### Reading passage
Unlocking the Beauty of Patterns in Binary Data
Software engineers usually don’t deal with binary data directly. Most data is stored in well-known, open-format files and manipulated through libraries that know how to handle them. So bits and bytes are almost never in a developer’s mind. Apparently, they even scare people: all that random, unreadable mess not meant for human consumption…
When working with legacy code you might come up with an obscure binary file with unknown format and need to crack it. Diving into the binary world might present unknown beauty, and making sense of all those bits can be very rewarding. It probably comes from my electronics background, but I do love bits and bytes. I find infinite pleasure in diving into a pool of apparently random data and finding patterns that let me decode it, and make sense of it.
At Corgibytes, I was assigned a project where an application showed data that we knew was stored in a bunch of binary files. We needed to be able to extract that information ourselves directly from the files, but didn’t have their format. I was so excited! I’m always amazed at how people find it surprising that I love that challenge! How can someone not love it? It’s playing detective-archeologist and uncovering the beauty scheme of binary data.
This is how I go about it.
The binary file data
This is an example of some data an application might show us:
|Birthdate||Name||Hobbies||Number of pets|
|12/07/1975||Catalina De la cuesta||Sewing Reading Singing Dancing||1|
|03/24/1985||Gabriel Doe Smith||Sewing Reading Dancing||2|
|02/20/2017||Cathrin Rani Balwinder||Painting Sewing Movies Running||10||06/22/1998||Mikael Gopinatha Levi||Singing Movies||0|
This is the data in the binary file:
See? It doesn’t bite or bark. It’s lovely! Maybe you don’t quite see it yet, but trust me.
All the data the application is showing us is there. We just have to uncover it.
Using the right tool
The first thing I’ll do is open it with a tool that will help me visualize the data both in hexadecimal representation and ascii (human readable) representation. I use Synalyze It! because it has some nice features to build “the grammar,” as they call it.
Creating the grammar
Yes!! We start to see it. The easiest parts to discover are always the parts of the file that contain text. That will help us figure out other things. I will assume, because it looks like it, that the records are stored in fixed-size chunks of data. And measuring the distance between two names can help me confirm that:
Here, you see the distance between the first and the second is
0x24, that is 36 bytes. And that is the same distance between the others. So my assumption was right, and the record size is 36. You could think the size of the file should be a multiple of this number, but it’s usually not the case. In this case, the file size is 164.
######
### Material
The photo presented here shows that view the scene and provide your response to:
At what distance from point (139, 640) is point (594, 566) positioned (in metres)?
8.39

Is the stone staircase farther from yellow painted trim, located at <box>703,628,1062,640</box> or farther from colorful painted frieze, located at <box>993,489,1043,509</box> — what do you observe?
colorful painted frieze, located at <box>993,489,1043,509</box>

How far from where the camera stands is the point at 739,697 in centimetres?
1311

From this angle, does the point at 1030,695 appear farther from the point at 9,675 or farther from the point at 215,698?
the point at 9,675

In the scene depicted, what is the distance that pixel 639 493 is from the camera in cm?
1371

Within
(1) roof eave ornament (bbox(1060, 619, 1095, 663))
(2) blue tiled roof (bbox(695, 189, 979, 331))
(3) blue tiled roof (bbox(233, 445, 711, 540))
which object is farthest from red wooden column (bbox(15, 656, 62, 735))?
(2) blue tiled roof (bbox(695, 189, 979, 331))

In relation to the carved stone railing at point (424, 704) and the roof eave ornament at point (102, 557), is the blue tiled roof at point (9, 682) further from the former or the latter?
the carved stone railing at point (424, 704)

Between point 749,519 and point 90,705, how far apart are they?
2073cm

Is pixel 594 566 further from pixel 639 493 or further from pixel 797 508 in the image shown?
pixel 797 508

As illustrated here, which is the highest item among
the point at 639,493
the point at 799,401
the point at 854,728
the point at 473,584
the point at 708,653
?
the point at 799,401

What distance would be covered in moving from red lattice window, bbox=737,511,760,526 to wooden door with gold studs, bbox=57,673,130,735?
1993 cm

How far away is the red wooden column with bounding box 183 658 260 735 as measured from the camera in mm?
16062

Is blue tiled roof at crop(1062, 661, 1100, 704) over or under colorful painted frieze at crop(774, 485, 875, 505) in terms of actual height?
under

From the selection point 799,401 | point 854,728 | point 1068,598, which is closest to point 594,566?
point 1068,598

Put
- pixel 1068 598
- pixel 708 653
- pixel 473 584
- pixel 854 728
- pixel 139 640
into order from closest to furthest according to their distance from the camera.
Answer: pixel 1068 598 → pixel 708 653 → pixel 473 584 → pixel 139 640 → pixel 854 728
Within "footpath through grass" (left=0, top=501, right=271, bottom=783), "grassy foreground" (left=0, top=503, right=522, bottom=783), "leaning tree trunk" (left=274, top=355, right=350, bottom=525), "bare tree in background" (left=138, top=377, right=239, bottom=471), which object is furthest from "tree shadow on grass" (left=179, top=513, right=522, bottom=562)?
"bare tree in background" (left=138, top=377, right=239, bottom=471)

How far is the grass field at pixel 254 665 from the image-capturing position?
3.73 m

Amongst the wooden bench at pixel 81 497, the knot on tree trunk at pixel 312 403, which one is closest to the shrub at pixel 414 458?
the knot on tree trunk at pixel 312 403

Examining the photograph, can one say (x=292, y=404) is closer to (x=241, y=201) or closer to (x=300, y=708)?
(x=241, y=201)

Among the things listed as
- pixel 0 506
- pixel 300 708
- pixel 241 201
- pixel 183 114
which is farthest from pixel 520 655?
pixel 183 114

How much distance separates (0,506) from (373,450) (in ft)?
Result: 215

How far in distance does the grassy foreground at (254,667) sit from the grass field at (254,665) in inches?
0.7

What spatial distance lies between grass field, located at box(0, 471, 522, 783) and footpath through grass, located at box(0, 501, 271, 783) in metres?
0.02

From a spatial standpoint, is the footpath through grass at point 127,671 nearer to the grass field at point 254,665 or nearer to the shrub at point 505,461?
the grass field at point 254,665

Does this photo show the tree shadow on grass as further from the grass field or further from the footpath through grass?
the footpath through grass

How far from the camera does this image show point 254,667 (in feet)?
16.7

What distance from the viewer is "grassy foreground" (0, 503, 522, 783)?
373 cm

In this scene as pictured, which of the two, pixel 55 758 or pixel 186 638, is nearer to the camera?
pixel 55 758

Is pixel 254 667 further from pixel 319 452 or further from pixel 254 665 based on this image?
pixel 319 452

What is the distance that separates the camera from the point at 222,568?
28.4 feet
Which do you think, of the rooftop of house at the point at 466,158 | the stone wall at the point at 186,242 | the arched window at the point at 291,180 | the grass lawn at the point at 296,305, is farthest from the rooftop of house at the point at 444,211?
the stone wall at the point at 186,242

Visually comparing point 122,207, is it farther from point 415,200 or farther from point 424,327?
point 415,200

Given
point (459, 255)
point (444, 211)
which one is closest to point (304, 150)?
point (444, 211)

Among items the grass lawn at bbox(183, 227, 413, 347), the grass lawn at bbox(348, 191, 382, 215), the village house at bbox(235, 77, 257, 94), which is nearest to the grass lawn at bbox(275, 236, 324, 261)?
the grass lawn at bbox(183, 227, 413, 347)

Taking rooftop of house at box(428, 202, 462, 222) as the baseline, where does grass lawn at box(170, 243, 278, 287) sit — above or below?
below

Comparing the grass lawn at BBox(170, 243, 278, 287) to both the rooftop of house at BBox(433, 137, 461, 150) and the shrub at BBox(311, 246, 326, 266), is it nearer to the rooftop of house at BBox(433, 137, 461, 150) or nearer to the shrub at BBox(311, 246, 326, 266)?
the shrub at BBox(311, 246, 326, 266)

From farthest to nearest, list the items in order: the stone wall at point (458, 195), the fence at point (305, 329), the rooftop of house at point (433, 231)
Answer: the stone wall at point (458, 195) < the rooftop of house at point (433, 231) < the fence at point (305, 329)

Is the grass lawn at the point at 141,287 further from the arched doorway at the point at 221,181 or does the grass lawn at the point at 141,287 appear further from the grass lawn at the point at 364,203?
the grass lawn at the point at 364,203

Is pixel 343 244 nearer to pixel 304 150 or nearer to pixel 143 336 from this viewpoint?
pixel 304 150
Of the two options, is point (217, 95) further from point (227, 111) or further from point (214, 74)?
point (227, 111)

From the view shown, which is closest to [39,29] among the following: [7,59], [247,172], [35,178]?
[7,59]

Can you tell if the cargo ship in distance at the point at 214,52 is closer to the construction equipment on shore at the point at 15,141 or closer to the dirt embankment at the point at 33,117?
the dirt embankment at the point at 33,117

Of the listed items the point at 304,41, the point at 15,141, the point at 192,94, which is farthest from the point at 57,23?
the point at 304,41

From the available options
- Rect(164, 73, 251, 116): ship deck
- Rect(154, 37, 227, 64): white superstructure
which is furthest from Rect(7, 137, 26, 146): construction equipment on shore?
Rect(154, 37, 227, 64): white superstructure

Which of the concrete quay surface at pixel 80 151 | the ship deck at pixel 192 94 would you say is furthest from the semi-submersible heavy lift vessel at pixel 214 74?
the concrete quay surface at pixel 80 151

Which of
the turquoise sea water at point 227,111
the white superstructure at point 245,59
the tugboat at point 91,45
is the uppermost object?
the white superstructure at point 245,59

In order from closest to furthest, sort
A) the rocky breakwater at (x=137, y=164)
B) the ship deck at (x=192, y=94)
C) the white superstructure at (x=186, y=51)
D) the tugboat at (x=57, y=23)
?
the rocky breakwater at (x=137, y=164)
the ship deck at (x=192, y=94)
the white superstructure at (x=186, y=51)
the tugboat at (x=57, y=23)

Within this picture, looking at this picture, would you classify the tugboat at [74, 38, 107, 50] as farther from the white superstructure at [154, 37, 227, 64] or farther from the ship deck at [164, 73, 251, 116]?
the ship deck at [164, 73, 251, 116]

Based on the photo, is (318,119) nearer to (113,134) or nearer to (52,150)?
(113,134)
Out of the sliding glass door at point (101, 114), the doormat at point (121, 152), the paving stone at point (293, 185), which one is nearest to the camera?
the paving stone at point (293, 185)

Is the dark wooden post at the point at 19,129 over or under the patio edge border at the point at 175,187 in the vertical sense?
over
######
- [Tasks]
1 - Answer these questions from the binary data patterns article:
(a) At which company was the author assigned the project involving binary files?
(b) Which tool does the author use to view the data in hexadecimal and ascii?
(c) What is the size of the file in this case?
2 - From the binary data patterns article, reproduce the passage starting at "This is how" and ending at "but trust me.".

- [Written responses]
1 -
(a) Corgibytes
(b) Synalyze It!
(c) 164

2 -
This is how I go about it.
The binary file data
This is an example of some data an application might show us:
|Birthdate||Name||Hobbies||Number of pets|
|12/07/1975||Catalina De la cuesta||Sewing Reading Singing Dancing||1|
|03/24/1985||Gabriel Doe Smith||Sewing Reading Dancing||2|
|02/20/2017||Cathrin Rani Balwinder||Painting Sewing Movies Running||10||06/22/1998||Mikael Gopinatha Levi||Singing Movies||0|
This is the data in the binary file:
See? It doesn’t bite or bark. It’s lovely! Maybe you don’t quite see it yet, but trust me.